Tackling Climate Risk, Financial Modelling

The II Workshop on Quantitative Finance, hosted at the Protea Hotel Techno Park in Stellenbosch, took place from 14–18 July 2025. It brought together leading scholars, policymakers, and industry experts to explore the intersection of sustainability, climate-related risks, and innovative financial modelling.

Organised by NITheCS Associate Prof Mesias Alfeus (Stellenbosch University), the event was supported by NITheCS. The Institute’s Director Prof Francesco Petruccione opened the workshop with a vision to position Africa as a global hub for cutting-edge research in computational finance.

Bridging Academia, Policy and Practice

NITheCS’s five-year roadmap places strong emphasis on aligning academic research with policy structures. A keynote session by Mr Bheki Hadebe (DSTI) affirmed this strategy, showing how NITheCS embeds government-funded initiatives into its research platforms – particularly in areas like climate risk, benchmark reform, and sustainable investing. This structural support ensures that advanced quantitative methods are channelled into practical, real-world policy applications.

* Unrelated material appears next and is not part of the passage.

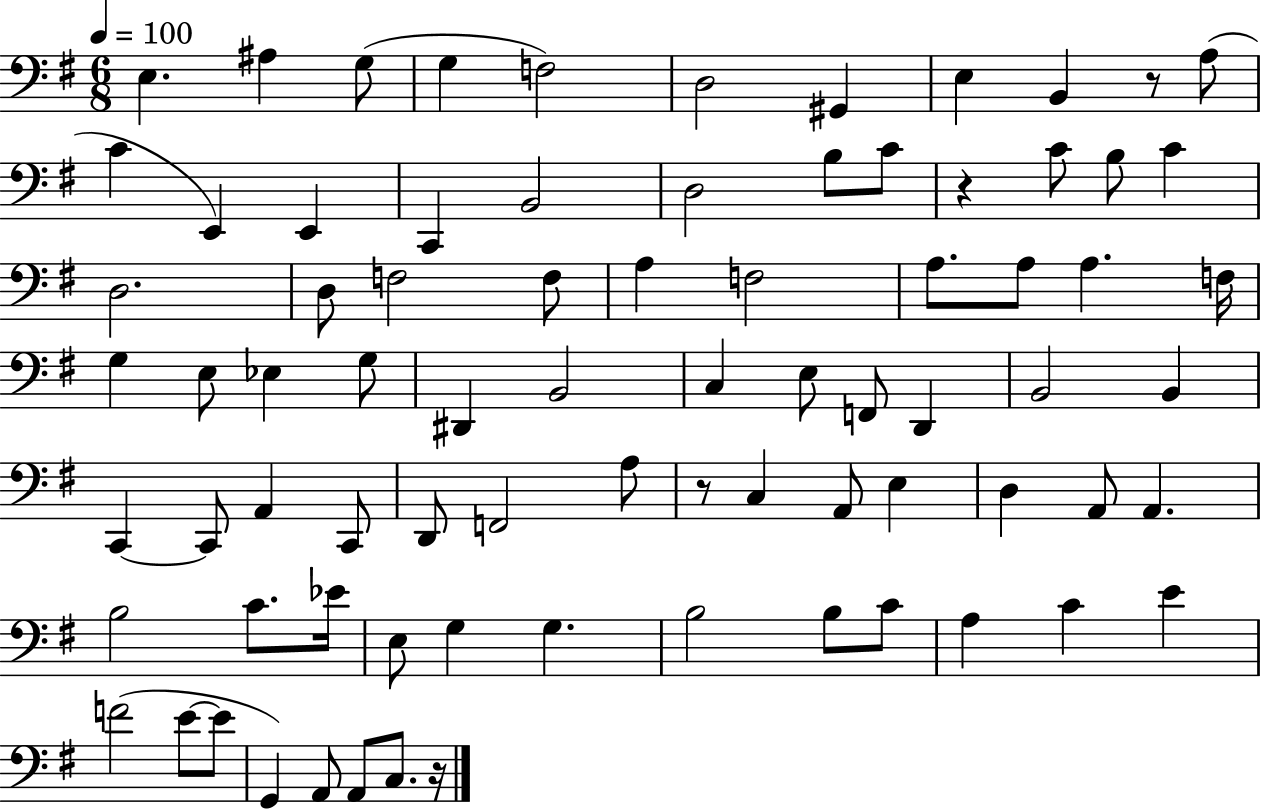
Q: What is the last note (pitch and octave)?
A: C3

Rethinking Pricing Models: The Benchmark Approach

In a stimulating mini school, Prof Eckhard Platen introduced the benchmark approach, an alternative to traditional risk-neutral pricing. Grounded in the growth optimal portfolio (GOP), this framework offers insights into information efficiency, market scaling laws, and a novel neutral interest rate. These ideas not only reframe financial theory but also have immediate relevance for the ongoing benchmark transition in South Africa.

JIBAR to ZARONIA: The Technical Path to Reform

The South African Reserve Bank (SARB) mini school, led by Mr Zakhele Gininda and Mr Naweed Hoosenmia, walked participants through South Africa’s move from JIBAR to ZARONIA. It focused on practical issues like data infrastructure, curve construction, and fallback provisions. The sessions revealed that benchmark reform is as much a systems engineering task as a financial modelling one, prompting robust debate on implementation strategies.

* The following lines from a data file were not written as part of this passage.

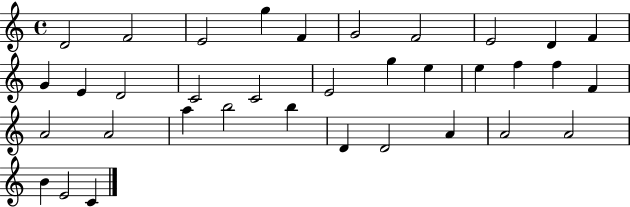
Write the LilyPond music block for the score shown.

{
  \clef treble
  \time 4/4
  \defaultTimeSignature
  \key c \major
  d'2 f'2 | e'2 g''4 f'4 | g'2 f'2 | e'2 d'4 f'4 | \break g'4 e'4 d'2 | c'2 c'2 | e'2 g''4 e''4 | e''4 f''4 f''4 f'4 | \break a'2 a'2 | a''4 b''2 b''4 | d'4 d'2 a'4 | a'2 a'2 | \break b'4 e'2 c'4 | \bar "|."
}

Climate Risk Modelling: from Global Systems to Local Portfolios

A full day was dedicated to climate risk. Prof Matheus Grasselli showcased how machine learning can simplify high-dimensional climate–economic models, enabling faster policy simulations. Meanwhile, Dr Petri Greeff illustrated how climate scenarios influence pension fund allocations, and Prof Rüdiger Kiesel used stochastic methods to stress test financial systems under various net zero pathways. Together, these talks underscored the urgent need for integrated models linking macroeconomic policy, climate science, and portfolio management.

Beyond the Conventional: Wine as an Asset Class

Midweek, delegates explored fine wine as an innovative investment. Prof Alfeus presented the SAFW10 Index, showing how top South African wines offer diversification during market stress. Mr Roland Peens described a new Bond Wine AMC product—an ISIN-listed fine wine investment vehicle – demonstrating the real-world viability of alternative assets. A live tasting, courtesy of Glenelly and The Stellenbosch Reserve, lent a sensory dimension to the day’s theory.

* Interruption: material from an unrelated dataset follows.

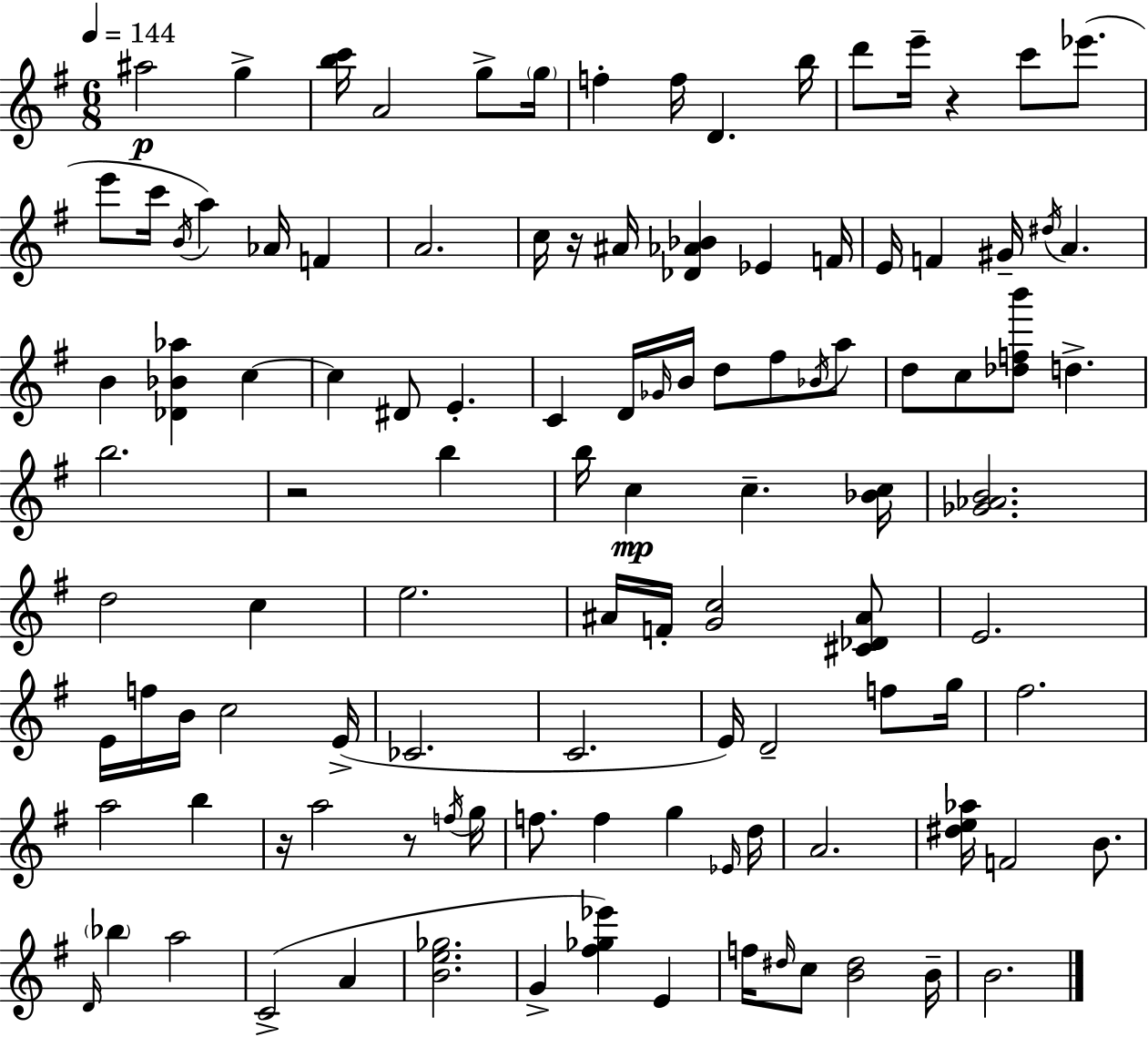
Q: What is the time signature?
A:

Cutting-edge Research and Youth Engagement

More than 30 short presentations spanned topics from tail risk indices and generative AI for volatility modelling to default risk under IFRS 9 and environmental policy games. These talks confirmed that modern finance increasingly draws from data science, machine learning, and complex systems theory.

The closing session by Mr Johannes Meyer highlighted efforts to expand the pipeline of future financial scientists through gamified outreach programmes targeting high school learners – a fitting finale to a week focused on innovation and sustainability.

Looking ahead

The workshop left three key takeaways:

  1. Interdisciplinary collaboration between academia, government and industry is essential for sustainable finance innovation.
  2. Holistic modelling pipelines – from macroeconomic forecasts to portfolio-level implementation – are now both possible and necessary.
  3. Institutional partnerships such as the NITheCS–CQF alliance and an upcoming special issue of the International Journal of Theoretical and Applied Finance (IJTAF) ensure ongoing research impact and dissemination.

Next steps include:

Participation in the InSPiR2eS Global Pitching Research Competition 2025 (Stellenbosch Chapter)

Submissions to the IJTAF special issue on Quantitative Finance by 15 October 2025.

The next workshop is scheduled for 22–26 September 2025 at Stellenbosch University.